The Cotman Collection | 78

Arthur Dixon letters

Archive: SDK Sydney Decimus Kitson Archive
Reference Number: SDK/1/3/1/1
Page: 40 recto


  • Description

    Letter of Arthur Dixon to John Joseph Cotman, 26 July 1835

    Dixon is anxious because it is a week since he has had news of JJC, who is visiting London, and he is lonely without his company. A walk to see 'JJC''s trees at Keswick (south of Norwich) fatigued him. Torrential rain ruined the recent Horticultural Day. Four young men have been drowned in two accidents near or in the city. Dixon cites the opening lines of a poem by the Irishman Thomas Moore. He states again how lonely he feels in his empty house without JJC. His sister tries to make him happy. He hopes to go to Ipswich with JJC.

    Date: 1835

  • Transcription

    [Note in pencil by Kitson:
    19
    18]
    Norwich Friday [note added in pencil by Kitson: July 26, 1835]
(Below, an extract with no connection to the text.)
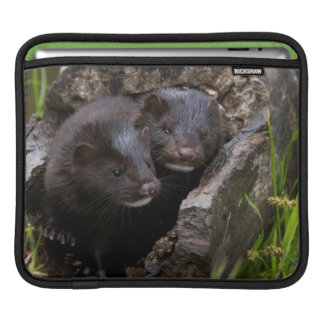 USA, Minnesota, Sandstone, Minnesota Wildlife iPad Sleeve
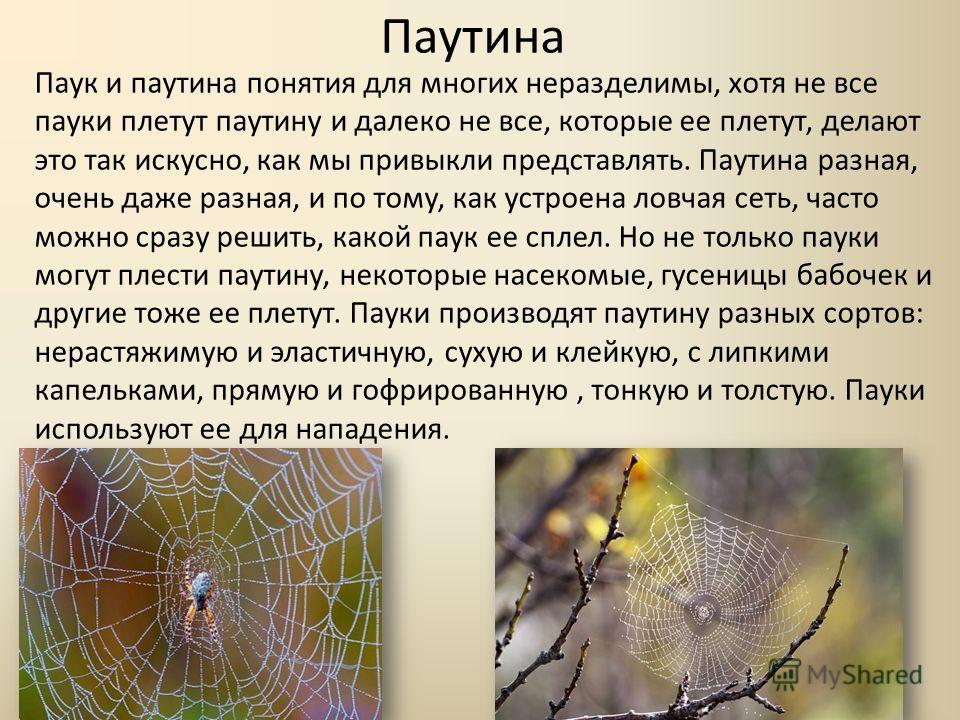 Паутина Паук и паутина понятия для многих неразделимы, хотя не все пауки плетут паутину и далеко не все, которые ее плетут, делают это так искусно, как мы привыкли представлять. Паутина разная, очень даже разная, и по тому, как устроена ловчая сеть,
    A week my dear John has now swung heavily by, and no tidings of your safety have come to quiet the anxiety which your silence has excited. – I am quite sorry I extorted a promise from you to write to me early after your arrival, as it appears quite more than you could possibly do, & I know it is quite [as - crossed out] disagreeable to you to be in debt, particularly when not voluntarily incurred but constrained to it by the folly of a friend.
    I should have written & sent you a leaf to return me ere this, but each day I gave you, by compulsion and most unwillingly, another day, until it has come to this. – So I have passed a week. – I am entirely alone in this most lonely place – there is not one soul to whom I care to go or can go to exchange a word ot a thought. I have not therefore seen the sky or the daylight since you went away. – Having nothing to draw me from bed, I am, though not insensible to the charms of early morning when enjoyed as we have enjoyed them together, quite insensible to blue sky & sunshine which peek[?] in vain at my window, only seeming to tell me as soon as I awake, my companion is away. The only excitement which bears the cast of pleasure has been the hope, cherished from day to day & disappointed to be again renewed, the pleasing anticipation of a certainty tomorrow, & which now I desire to realize though at the expense of troubling, by a reiteration of my appeal to your charity.